» Task directions:
What is needed is the whole of the data, set down exactly.

» Given data:

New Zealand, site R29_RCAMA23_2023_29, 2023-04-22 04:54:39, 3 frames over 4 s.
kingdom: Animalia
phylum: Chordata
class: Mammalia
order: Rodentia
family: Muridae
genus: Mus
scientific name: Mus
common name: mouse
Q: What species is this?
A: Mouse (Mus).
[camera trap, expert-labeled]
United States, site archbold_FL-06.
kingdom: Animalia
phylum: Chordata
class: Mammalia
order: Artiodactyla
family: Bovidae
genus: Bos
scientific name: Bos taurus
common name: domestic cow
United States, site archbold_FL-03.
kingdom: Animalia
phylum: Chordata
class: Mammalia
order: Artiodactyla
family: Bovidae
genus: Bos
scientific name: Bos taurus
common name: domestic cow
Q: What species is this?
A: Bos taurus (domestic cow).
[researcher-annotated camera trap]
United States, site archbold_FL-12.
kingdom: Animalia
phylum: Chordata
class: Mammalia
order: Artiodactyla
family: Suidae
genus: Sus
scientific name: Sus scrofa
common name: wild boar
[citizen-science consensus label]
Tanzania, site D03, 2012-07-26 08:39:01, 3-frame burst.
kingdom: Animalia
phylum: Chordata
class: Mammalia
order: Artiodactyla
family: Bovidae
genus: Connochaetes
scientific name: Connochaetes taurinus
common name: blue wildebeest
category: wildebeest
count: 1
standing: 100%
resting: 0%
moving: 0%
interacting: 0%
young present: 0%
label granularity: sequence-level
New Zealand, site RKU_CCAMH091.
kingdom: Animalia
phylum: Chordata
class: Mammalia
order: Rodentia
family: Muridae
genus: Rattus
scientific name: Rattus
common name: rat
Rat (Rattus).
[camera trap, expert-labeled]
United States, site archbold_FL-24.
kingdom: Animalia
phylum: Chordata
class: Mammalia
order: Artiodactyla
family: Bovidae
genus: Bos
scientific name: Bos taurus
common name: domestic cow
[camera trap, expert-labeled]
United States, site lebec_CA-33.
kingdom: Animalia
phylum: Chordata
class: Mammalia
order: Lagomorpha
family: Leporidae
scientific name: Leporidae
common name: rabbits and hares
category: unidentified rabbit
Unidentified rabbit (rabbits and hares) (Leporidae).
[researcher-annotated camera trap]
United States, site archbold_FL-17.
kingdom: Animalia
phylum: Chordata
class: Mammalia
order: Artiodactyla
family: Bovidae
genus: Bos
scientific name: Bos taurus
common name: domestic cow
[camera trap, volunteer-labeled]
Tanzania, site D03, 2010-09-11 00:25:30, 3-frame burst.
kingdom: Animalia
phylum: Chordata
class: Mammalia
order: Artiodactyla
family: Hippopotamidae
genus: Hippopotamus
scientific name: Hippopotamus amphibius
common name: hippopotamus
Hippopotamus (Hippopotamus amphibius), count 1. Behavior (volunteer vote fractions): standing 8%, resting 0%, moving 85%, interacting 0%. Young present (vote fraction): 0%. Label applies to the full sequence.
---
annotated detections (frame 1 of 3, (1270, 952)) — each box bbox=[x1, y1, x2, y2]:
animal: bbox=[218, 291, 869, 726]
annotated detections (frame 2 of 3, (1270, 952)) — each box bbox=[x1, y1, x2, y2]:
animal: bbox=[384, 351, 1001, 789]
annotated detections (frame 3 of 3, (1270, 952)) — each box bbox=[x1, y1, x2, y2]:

» Reply:
New Zealand, site R29_RCAMA23_2023_29, 2023-04-22 04:54:39, 3 frames over 4 s.
kingdom: Animalia
phylum: Chordata
class: Mammalia
order: Rodentia
family: Muridae
genus: Mus
scientific name: Mus
common name: mouse
Q: What species is this?
A: Mouse (Mus).
[camera trap, expert-labeled]
United States, site archbold_FL-06.
kingdom: Animalia
phylum: Chordata
class: Mammalia
order: Artiodactyla
family: Bovidae
genus: Bos
scientific name: Bos taurus
common name: domestic cow
United States, site archbold_FL-03.
kingdom: Animalia
phylum: Chordata
class: Mammalia
order: Artiodactyla
family: Bovidae
genus: Bos
scientific name: Bos taurus
common name: domestic cow
Q: What species is this?
A: Bos taurus (domestic cow).
[researcher-annotated camera trap]
United States, site archbold_FL-12.
kingdom: Animalia
phylum: Chordata
class: Mammalia
order: Artiodactyla
family: Suidae
genus: Sus
scientific name: Sus scrofa
common name: wild boar
[citizen-science consensus label]
Tanzania, site D03, 2012-07-26 08:39:01, 3-frame burst.
kingdom: Animalia
phylum: Chordata
class: Mammalia
order: Artiodactyla
family: Bovidae
genus: Connochaetes
scientific name: Connochaetes taurinus
common name: blue wildebeest
category: wildebeest
count: 1
standing: 100%
resting: 0%
moving: 0%
interacting: 0%
young present: 0%
label granularity: sequence-level
New Zealand, site RKU_CCAMH091.
kingdom: Animalia
phylum: Chordata
class: Mammalia
order: Rodentia
family: Muridae
genus: Rattus
scientific name: Rattus
common name: rat
Rat (Rattus).
[camera trap, expert-labeled]
United States, site archbold_FL-24.
kingdom: Animalia
phylum: Chordata
class: Mammalia
order: Artiodactyla
family: Bovidae
genus: Bos
scientific name: Bos taurus
common name: domestic cow
[camera trap, expert-labeled]
United States, site lebec_CA-33.
kingdom: Animalia
phylum: Chordata
class: Mammalia
order: Lagomorpha
family: Leporidae
scientific name: Leporidae
common name: rabbits and hares
category: unidentified rabbit
Unidentified rabbit (rabbits and hares) (Leporidae).
[researcher-annotated camera trap]
United States, site archbold_FL-17.
kingdom: Animalia
phylum: Chordata
class: Mammalia
order: Artiodactyla
family: Bovidae
genus: Bos
scientific name: Bos taurus
common name: domestic cow
[camera trap, volunteer-labeled]
Tanzania, site D03, 2010-09-11 00:25:30, 3-frame burst.
kingdom: Animalia
phylum: Chordata
class: Mammalia
order: Artiodactyla
family: Hippopotamidae
genus: Hippopotamus
scientific name: Hippopotamus amphibius
common name: hippopotamus
Hippopotamus (Hippopotamus amphibius), count 1. Behavior (volunteer vote fractions): standing 8%, resting 0%, moving 85%, interacting 0%. Young present (vote fraction): 0%. Label applies to the full sequence.
---
annotated detections (frame 1 of 3, (1270, 952)) — each box bbox=[x1, y1, x2, y2]:
animal: bbox=[218, 291, 869, 726]
annotated detections (frame 2 of 3, (1270, 952)) — each box bbox=[x1, y1, x2, y2]:
animal: bbox=[384, 351, 1001, 789]
annotated detections (frame 3 of 3, (1270, 952)) — each box bbox=[x1, y1, x2, y2]:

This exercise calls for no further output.